Ac­cord­ing to the govern­ment plan, Hual­ly­wood will re­al­ize an an­nual pro­duc­tion value of 20 bil­lion yuan by 2017, when it will have 500 film in­dus­try en­ter­prises and 30,000 to 50,000 em­ploy­ees.

Although the pro­duc­tion value last year was only about 2 bil­lion yuan, both Yan and Shi are con­fi­dent Hual­ly­wood will soon en­ter a pe­riod of rapid growth. The na­tional ad­min­is­tra­tion of film in­dus­try named Hual­ly­wood a na­tional dig­i­tal film in­dus­trial park, the sec­ond of its kind af­ter the dig­i­tal in­dus­trial park in Bei­jing’s Huairou county.

But the Huairou stu­dio is owned by a state-owned film pro­duc­tion group and mainly of­fers ser­vices for SOE film pro­duc­tion firms. Hual­ly­wood, on the other hand, wel­comes all kinds of film pro­duc­ers re­gard­less of their own­er­ship.

Hual­ly­wood is still ex­pand­ing and will be­come an in­ter­na­tional film in­dus­trial base for shoot­ing, pro­duc­tion, pub­lish­ing and trade.

“I am happy to see more and more lo­cals visit our film in­dus­trial park.
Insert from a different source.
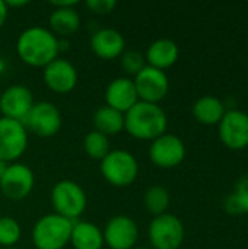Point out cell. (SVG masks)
<instances>
[{"mask_svg": "<svg viewBox=\"0 0 248 249\" xmlns=\"http://www.w3.org/2000/svg\"><path fill=\"white\" fill-rule=\"evenodd\" d=\"M58 38L45 26L34 25L23 29L16 39V54L22 63L44 69L60 54Z\"/></svg>", "mask_w": 248, "mask_h": 249, "instance_id": "cell-1", "label": "cell"}, {"mask_svg": "<svg viewBox=\"0 0 248 249\" xmlns=\"http://www.w3.org/2000/svg\"><path fill=\"white\" fill-rule=\"evenodd\" d=\"M168 117L159 104L139 101L124 114V130L136 140H155L167 133Z\"/></svg>", "mask_w": 248, "mask_h": 249, "instance_id": "cell-2", "label": "cell"}, {"mask_svg": "<svg viewBox=\"0 0 248 249\" xmlns=\"http://www.w3.org/2000/svg\"><path fill=\"white\" fill-rule=\"evenodd\" d=\"M72 229V220L56 213H47L32 228V245L37 249H64L70 244Z\"/></svg>", "mask_w": 248, "mask_h": 249, "instance_id": "cell-3", "label": "cell"}, {"mask_svg": "<svg viewBox=\"0 0 248 249\" xmlns=\"http://www.w3.org/2000/svg\"><path fill=\"white\" fill-rule=\"evenodd\" d=\"M99 171L108 184L123 188L136 181L139 175V162L129 150L114 149L99 162Z\"/></svg>", "mask_w": 248, "mask_h": 249, "instance_id": "cell-4", "label": "cell"}, {"mask_svg": "<svg viewBox=\"0 0 248 249\" xmlns=\"http://www.w3.org/2000/svg\"><path fill=\"white\" fill-rule=\"evenodd\" d=\"M50 200L54 213L72 222L79 220L88 206V197L85 190L72 179H61L56 182L51 188Z\"/></svg>", "mask_w": 248, "mask_h": 249, "instance_id": "cell-5", "label": "cell"}, {"mask_svg": "<svg viewBox=\"0 0 248 249\" xmlns=\"http://www.w3.org/2000/svg\"><path fill=\"white\" fill-rule=\"evenodd\" d=\"M184 236L183 222L171 213L155 216L148 226V239L152 249H180Z\"/></svg>", "mask_w": 248, "mask_h": 249, "instance_id": "cell-6", "label": "cell"}, {"mask_svg": "<svg viewBox=\"0 0 248 249\" xmlns=\"http://www.w3.org/2000/svg\"><path fill=\"white\" fill-rule=\"evenodd\" d=\"M22 123L28 133L38 137H53L60 131L63 118L60 109L53 102L39 101L34 104Z\"/></svg>", "mask_w": 248, "mask_h": 249, "instance_id": "cell-7", "label": "cell"}, {"mask_svg": "<svg viewBox=\"0 0 248 249\" xmlns=\"http://www.w3.org/2000/svg\"><path fill=\"white\" fill-rule=\"evenodd\" d=\"M28 131L23 123L0 115V160L18 162L28 149Z\"/></svg>", "mask_w": 248, "mask_h": 249, "instance_id": "cell-8", "label": "cell"}, {"mask_svg": "<svg viewBox=\"0 0 248 249\" xmlns=\"http://www.w3.org/2000/svg\"><path fill=\"white\" fill-rule=\"evenodd\" d=\"M35 187V175L32 169L19 162L9 163L1 179H0V191L1 194L12 200L20 201L26 198Z\"/></svg>", "mask_w": 248, "mask_h": 249, "instance_id": "cell-9", "label": "cell"}, {"mask_svg": "<svg viewBox=\"0 0 248 249\" xmlns=\"http://www.w3.org/2000/svg\"><path fill=\"white\" fill-rule=\"evenodd\" d=\"M186 158V144L184 142L171 133H164L151 142L149 146V159L151 162L161 169H172L183 163Z\"/></svg>", "mask_w": 248, "mask_h": 249, "instance_id": "cell-10", "label": "cell"}, {"mask_svg": "<svg viewBox=\"0 0 248 249\" xmlns=\"http://www.w3.org/2000/svg\"><path fill=\"white\" fill-rule=\"evenodd\" d=\"M133 82L139 101L149 104H159L170 90V79L167 73L148 64L133 77Z\"/></svg>", "mask_w": 248, "mask_h": 249, "instance_id": "cell-11", "label": "cell"}, {"mask_svg": "<svg viewBox=\"0 0 248 249\" xmlns=\"http://www.w3.org/2000/svg\"><path fill=\"white\" fill-rule=\"evenodd\" d=\"M218 134L229 150H244L248 147V114L241 109H229L218 124Z\"/></svg>", "mask_w": 248, "mask_h": 249, "instance_id": "cell-12", "label": "cell"}, {"mask_svg": "<svg viewBox=\"0 0 248 249\" xmlns=\"http://www.w3.org/2000/svg\"><path fill=\"white\" fill-rule=\"evenodd\" d=\"M102 235L110 249H134L139 241V226L132 217L118 214L105 223Z\"/></svg>", "mask_w": 248, "mask_h": 249, "instance_id": "cell-13", "label": "cell"}, {"mask_svg": "<svg viewBox=\"0 0 248 249\" xmlns=\"http://www.w3.org/2000/svg\"><path fill=\"white\" fill-rule=\"evenodd\" d=\"M34 104V95L25 85H10L3 92H0L1 117L22 123Z\"/></svg>", "mask_w": 248, "mask_h": 249, "instance_id": "cell-14", "label": "cell"}, {"mask_svg": "<svg viewBox=\"0 0 248 249\" xmlns=\"http://www.w3.org/2000/svg\"><path fill=\"white\" fill-rule=\"evenodd\" d=\"M77 70L69 60L57 57L42 69V80L54 93H69L77 85Z\"/></svg>", "mask_w": 248, "mask_h": 249, "instance_id": "cell-15", "label": "cell"}, {"mask_svg": "<svg viewBox=\"0 0 248 249\" xmlns=\"http://www.w3.org/2000/svg\"><path fill=\"white\" fill-rule=\"evenodd\" d=\"M105 105L126 114L133 105L139 102V96L132 77L121 76L113 79L105 88Z\"/></svg>", "mask_w": 248, "mask_h": 249, "instance_id": "cell-16", "label": "cell"}, {"mask_svg": "<svg viewBox=\"0 0 248 249\" xmlns=\"http://www.w3.org/2000/svg\"><path fill=\"white\" fill-rule=\"evenodd\" d=\"M91 50L101 60H115L126 50L123 34L114 28H101L95 31L89 41Z\"/></svg>", "mask_w": 248, "mask_h": 249, "instance_id": "cell-17", "label": "cell"}, {"mask_svg": "<svg viewBox=\"0 0 248 249\" xmlns=\"http://www.w3.org/2000/svg\"><path fill=\"white\" fill-rule=\"evenodd\" d=\"M180 57V48L175 41L170 38H159L149 44L145 60L146 64L155 69L165 71L167 69L172 67Z\"/></svg>", "mask_w": 248, "mask_h": 249, "instance_id": "cell-18", "label": "cell"}, {"mask_svg": "<svg viewBox=\"0 0 248 249\" xmlns=\"http://www.w3.org/2000/svg\"><path fill=\"white\" fill-rule=\"evenodd\" d=\"M80 28V15L75 7H54L48 18V29L57 36L67 39Z\"/></svg>", "mask_w": 248, "mask_h": 249, "instance_id": "cell-19", "label": "cell"}, {"mask_svg": "<svg viewBox=\"0 0 248 249\" xmlns=\"http://www.w3.org/2000/svg\"><path fill=\"white\" fill-rule=\"evenodd\" d=\"M70 244L73 249H102L105 247L102 229L92 222L76 220L73 222Z\"/></svg>", "mask_w": 248, "mask_h": 249, "instance_id": "cell-20", "label": "cell"}, {"mask_svg": "<svg viewBox=\"0 0 248 249\" xmlns=\"http://www.w3.org/2000/svg\"><path fill=\"white\" fill-rule=\"evenodd\" d=\"M225 112V104L212 95L199 98L193 105V117L205 125H218Z\"/></svg>", "mask_w": 248, "mask_h": 249, "instance_id": "cell-21", "label": "cell"}, {"mask_svg": "<svg viewBox=\"0 0 248 249\" xmlns=\"http://www.w3.org/2000/svg\"><path fill=\"white\" fill-rule=\"evenodd\" d=\"M92 123L95 127L94 130L105 134L107 137L114 136L124 130V114L108 105H102L94 112Z\"/></svg>", "mask_w": 248, "mask_h": 249, "instance_id": "cell-22", "label": "cell"}, {"mask_svg": "<svg viewBox=\"0 0 248 249\" xmlns=\"http://www.w3.org/2000/svg\"><path fill=\"white\" fill-rule=\"evenodd\" d=\"M224 209L229 214H248V175L238 179L234 193L225 198Z\"/></svg>", "mask_w": 248, "mask_h": 249, "instance_id": "cell-23", "label": "cell"}, {"mask_svg": "<svg viewBox=\"0 0 248 249\" xmlns=\"http://www.w3.org/2000/svg\"><path fill=\"white\" fill-rule=\"evenodd\" d=\"M143 203L146 210L155 217V216H161L164 213H167L171 198H170V193L165 187L162 185H152L146 190L145 197H143Z\"/></svg>", "mask_w": 248, "mask_h": 249, "instance_id": "cell-24", "label": "cell"}, {"mask_svg": "<svg viewBox=\"0 0 248 249\" xmlns=\"http://www.w3.org/2000/svg\"><path fill=\"white\" fill-rule=\"evenodd\" d=\"M83 150L86 152V155L91 159L101 162L111 150L110 140L105 134H102L96 130H92L83 139Z\"/></svg>", "mask_w": 248, "mask_h": 249, "instance_id": "cell-25", "label": "cell"}, {"mask_svg": "<svg viewBox=\"0 0 248 249\" xmlns=\"http://www.w3.org/2000/svg\"><path fill=\"white\" fill-rule=\"evenodd\" d=\"M22 236L19 222L10 216L0 217V248H13Z\"/></svg>", "mask_w": 248, "mask_h": 249, "instance_id": "cell-26", "label": "cell"}, {"mask_svg": "<svg viewBox=\"0 0 248 249\" xmlns=\"http://www.w3.org/2000/svg\"><path fill=\"white\" fill-rule=\"evenodd\" d=\"M120 63H121V67H123L124 73L127 74V77H130V76L134 77L146 66L145 54H142L139 50H134V48L124 50V53L120 55Z\"/></svg>", "mask_w": 248, "mask_h": 249, "instance_id": "cell-27", "label": "cell"}, {"mask_svg": "<svg viewBox=\"0 0 248 249\" xmlns=\"http://www.w3.org/2000/svg\"><path fill=\"white\" fill-rule=\"evenodd\" d=\"M117 6L115 0H88L86 7L95 15H110Z\"/></svg>", "mask_w": 248, "mask_h": 249, "instance_id": "cell-28", "label": "cell"}, {"mask_svg": "<svg viewBox=\"0 0 248 249\" xmlns=\"http://www.w3.org/2000/svg\"><path fill=\"white\" fill-rule=\"evenodd\" d=\"M79 1L77 0H54V1H51V6H54V7H75L76 4H77Z\"/></svg>", "mask_w": 248, "mask_h": 249, "instance_id": "cell-29", "label": "cell"}, {"mask_svg": "<svg viewBox=\"0 0 248 249\" xmlns=\"http://www.w3.org/2000/svg\"><path fill=\"white\" fill-rule=\"evenodd\" d=\"M7 15H9V7L6 6L4 0H0V28L4 25V22L7 19Z\"/></svg>", "mask_w": 248, "mask_h": 249, "instance_id": "cell-30", "label": "cell"}, {"mask_svg": "<svg viewBox=\"0 0 248 249\" xmlns=\"http://www.w3.org/2000/svg\"><path fill=\"white\" fill-rule=\"evenodd\" d=\"M28 1L26 0H7L6 1V6L10 9V7H22V6H26Z\"/></svg>", "mask_w": 248, "mask_h": 249, "instance_id": "cell-31", "label": "cell"}, {"mask_svg": "<svg viewBox=\"0 0 248 249\" xmlns=\"http://www.w3.org/2000/svg\"><path fill=\"white\" fill-rule=\"evenodd\" d=\"M6 168H7V163H6V162H3V160H0V179H1V177H3V174H4V171H6Z\"/></svg>", "mask_w": 248, "mask_h": 249, "instance_id": "cell-32", "label": "cell"}, {"mask_svg": "<svg viewBox=\"0 0 248 249\" xmlns=\"http://www.w3.org/2000/svg\"><path fill=\"white\" fill-rule=\"evenodd\" d=\"M6 70V61L3 58H0V73H3Z\"/></svg>", "mask_w": 248, "mask_h": 249, "instance_id": "cell-33", "label": "cell"}, {"mask_svg": "<svg viewBox=\"0 0 248 249\" xmlns=\"http://www.w3.org/2000/svg\"><path fill=\"white\" fill-rule=\"evenodd\" d=\"M134 249H152V248H149V247H136Z\"/></svg>", "mask_w": 248, "mask_h": 249, "instance_id": "cell-34", "label": "cell"}, {"mask_svg": "<svg viewBox=\"0 0 248 249\" xmlns=\"http://www.w3.org/2000/svg\"><path fill=\"white\" fill-rule=\"evenodd\" d=\"M0 249H19V248H15V247H13V248H0Z\"/></svg>", "mask_w": 248, "mask_h": 249, "instance_id": "cell-35", "label": "cell"}, {"mask_svg": "<svg viewBox=\"0 0 248 249\" xmlns=\"http://www.w3.org/2000/svg\"><path fill=\"white\" fill-rule=\"evenodd\" d=\"M0 217H1V207H0Z\"/></svg>", "mask_w": 248, "mask_h": 249, "instance_id": "cell-36", "label": "cell"}]
</instances>
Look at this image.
They like the book­stores, cafes, bars, museums, restau­rants and stu­dios, all of which are re­lated to films and artis­tic works. Serv­ing the peo­ple is what the cul­tural in­dus­try is all about,” Shi said.

The stu­dio of Hual­ly­wood in Wuxi, Jiangsu province, was pre­vi­ously a work­shop of a steel fac­tory.